Yes, and that is why several folks have tried to steer you toward the AISC's recommendation that you not rely on the anchor rods, or thru bolts in this case, for shear resistance. It is my understanding that AISC's recomendation is intended to address, or rather avoid, the unknown distribution of shear to the bolts that is a result of oversized holes in the baseplate and high construction tolerances for setting anchor rods in cast-in-place concrete foundations. Some use welded plate washers to essentially "lock in" the shear distribution, but apparently AISC is not a fan of this method. As hokie66 alludes to, if you can be sure of the shear distribution to the thru bolts, then AISC's recommendations don't necessarily apply to this situation.

Crushing of the concrete is an entirely different design criteria which will have to be satisfied, but has nothing to do with the AISC recommendation.

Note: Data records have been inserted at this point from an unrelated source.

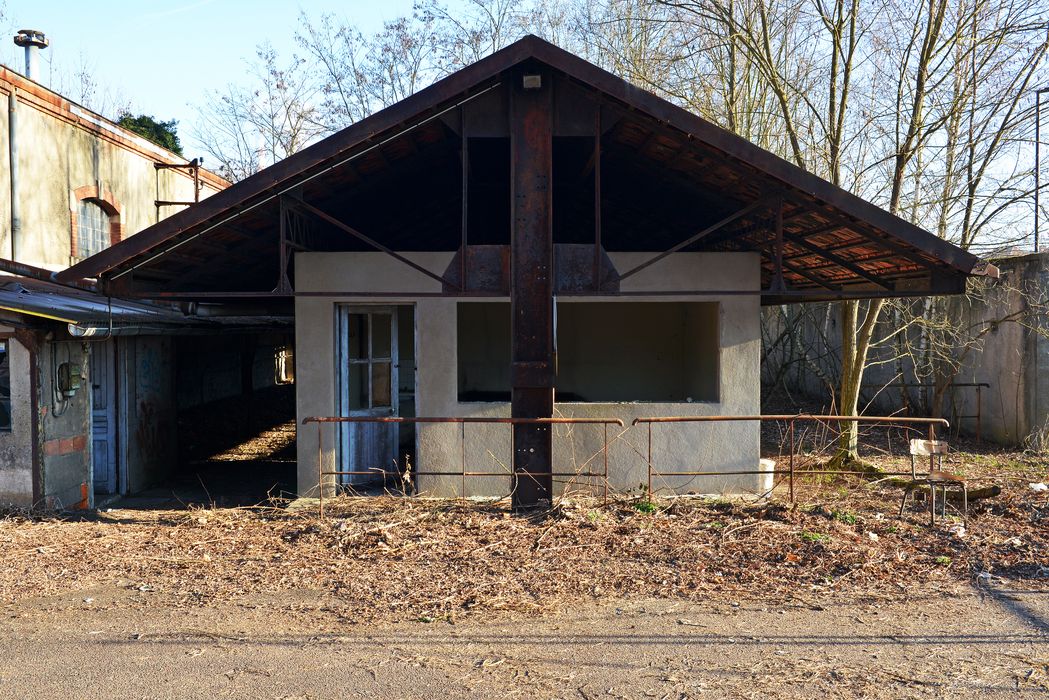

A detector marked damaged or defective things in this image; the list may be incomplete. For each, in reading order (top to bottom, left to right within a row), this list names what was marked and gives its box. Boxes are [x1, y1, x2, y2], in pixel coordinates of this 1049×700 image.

rusted metal roof [55, 35, 1000, 304]
broken window [456, 302, 720, 404]
rusty metal frame [302, 412, 624, 516]
rusty metal frame [632, 410, 948, 504]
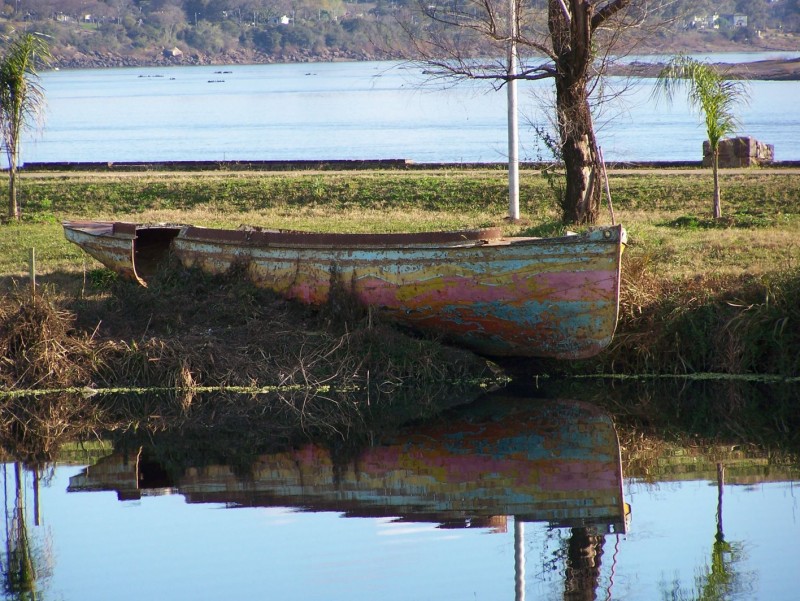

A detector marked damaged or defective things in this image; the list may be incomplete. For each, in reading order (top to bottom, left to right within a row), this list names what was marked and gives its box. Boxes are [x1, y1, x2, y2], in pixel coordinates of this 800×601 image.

rusty hull [62, 223, 624, 358]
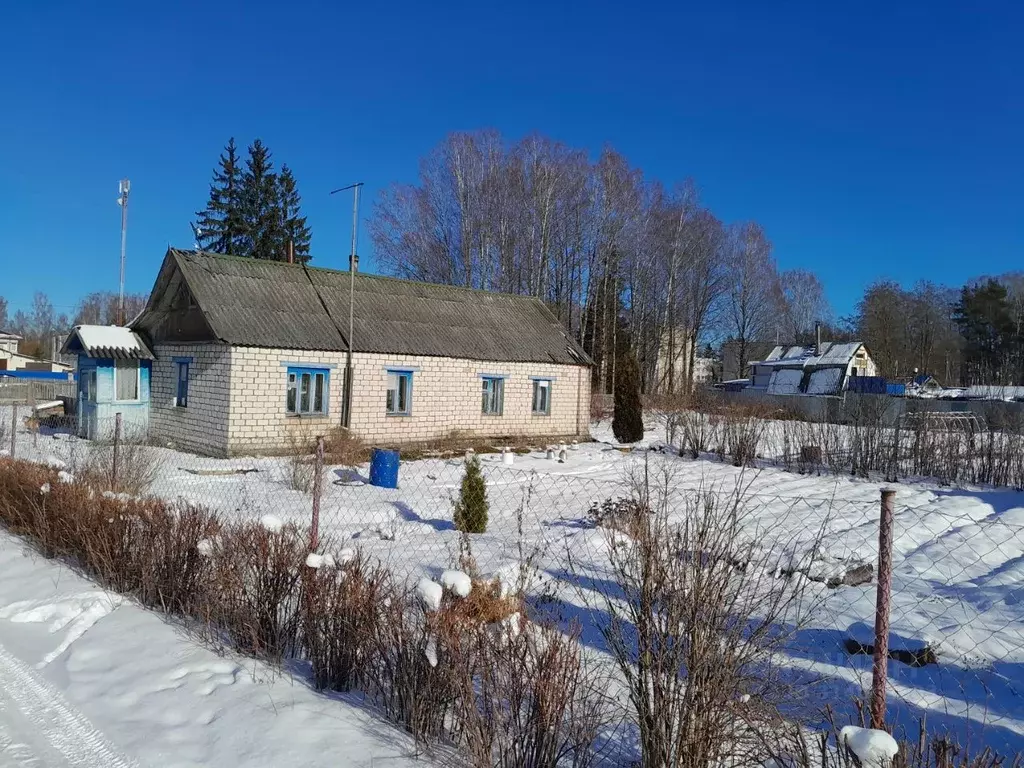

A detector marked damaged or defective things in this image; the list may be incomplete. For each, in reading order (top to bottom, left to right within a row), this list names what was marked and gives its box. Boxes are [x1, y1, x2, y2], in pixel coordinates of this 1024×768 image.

rusty fence post [309, 434, 325, 552]
rusty fence post [872, 489, 897, 729]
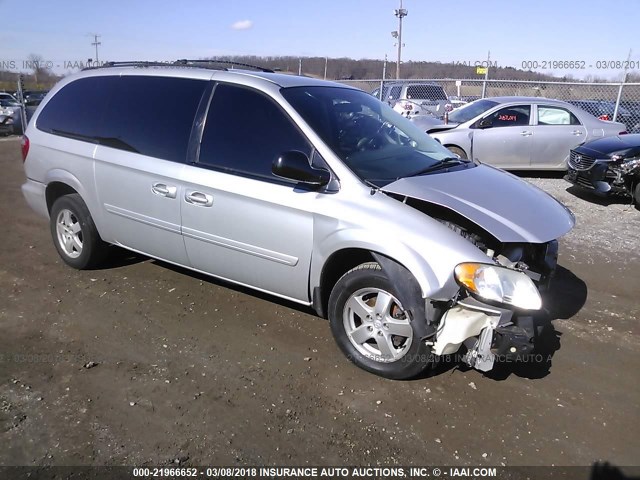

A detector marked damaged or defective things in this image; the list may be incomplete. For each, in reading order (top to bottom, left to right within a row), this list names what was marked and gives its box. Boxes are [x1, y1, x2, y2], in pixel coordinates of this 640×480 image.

crumpled hood [384, 164, 576, 244]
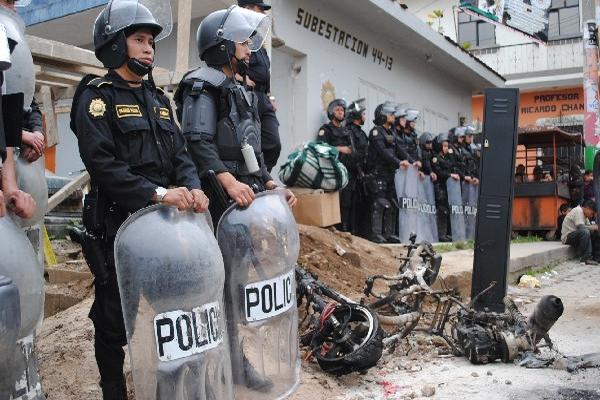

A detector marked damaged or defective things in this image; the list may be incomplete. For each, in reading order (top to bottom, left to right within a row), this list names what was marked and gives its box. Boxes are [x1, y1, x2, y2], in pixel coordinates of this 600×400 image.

If this is a peer review, why not just request the designer's calcualations to review as a start?

 

[JSA2]

gte,

In answer to your question, the designer's calculations were incorrect regarding both load distribution and capacity of the connection. This got me wondering what capacity could be justified for this connection and why.

Assuming no oversize (standard) holes, which would be easy to do using templates, I believe that the confinement provided by a thick enough plate would result in a capacity greater than that provided for by ACI 318 Appendix D, given that the shear capacities given by Appendix D do not consider this confinement.

My search for this testing only turned up base plate design guidance, of which some of it is useful, but none of it addresses my initial question reqarding the impact of confinement of the lateral capacity of this connection. The testing I did find assume oversize holes with welded plate washers and grout and only conclude that standard holes may be different.

There is, however support for the shear friction concept using a fiction coefficient of 0.45. If shear friction were the mechanism, the concrete crushing, by definition is considered. Normal column baseplates have significant normal force from the column loads, which this connection does not have. I guess I would worry about the deflections in this case.

Regarding the peer reivew project, it is, and has been for about 5 days in the designer's court to correct her loads to the bolts. Once she does this (and thank you Ishvaaag for supporting the 32 kips per bolt. That's what I got too.) we will move on the actual capacity of the connection. All these posts are my journey preparing for this capacity discussion.

Thank you all for your contributions. I will let you all know where this goes from here.

 

[SAIL3]

Your intuition and gut feeling about this connection is well warrented.
Using bolts/anchor bolts for the transfer of large shear loads in concrete is not advisable because of their poor performance.
Same goes for depending on friction.
As others have suggested and is my practice, also, to use shear lugs for any significant shear load.
Here are the questions I would ask:
1....what length of the bolt is actually effective in
transferring this shear..I would say 2 to 3" and based on
that it would result in conc. crushing.
2....what is the profile of the bearing stress on the bolt
around the circumference...would have a peak stress at 90deg
tapering to zero at 0 & 180deg. One of the reasons flat pl
shear lugs are more effective is because of their almost
uniform bearing stress distribution.
2a...can a bolt "travel" thru a chrushed conc zone due to it's
profile?...resulting is larger than normal displacements.
3....how much bending in the bolt?...difficult to quantify.
4....given that there is conc chrushing, is the confinement
by the plates sufficient?...again difficult to quantify.
5....what is the overall affect on the slab that now has a
localized zone of pockets of chrushed conc ...I would have
to check this weakened area?
6....are the loads reversible..if so, that could result
eventually, in unaccepable displacements.
7....are the plates rigid enough to distribute the loads, as
assumed?.

The mounting number of questions/unknowns usually signal that there is got to be a better alternative out there...trying to justify this, as it stands,is like trying to put lipstick on a pig.

 

[JSA2]

SAIL,

Yes, I agree. These are the questions and I believe they could only be answered adequately by a testing program designed to separate out the variables.

This is what started this whole thread. I was hoping to find this testing, but it probably doesn't exist. For my current problem I will have to rely on ACI 318 Appendix D and use the capacity limitations for concrete breakout and steel strength and reinforce the concrete in the vicinity of the anchors.

Thanks for your contribution.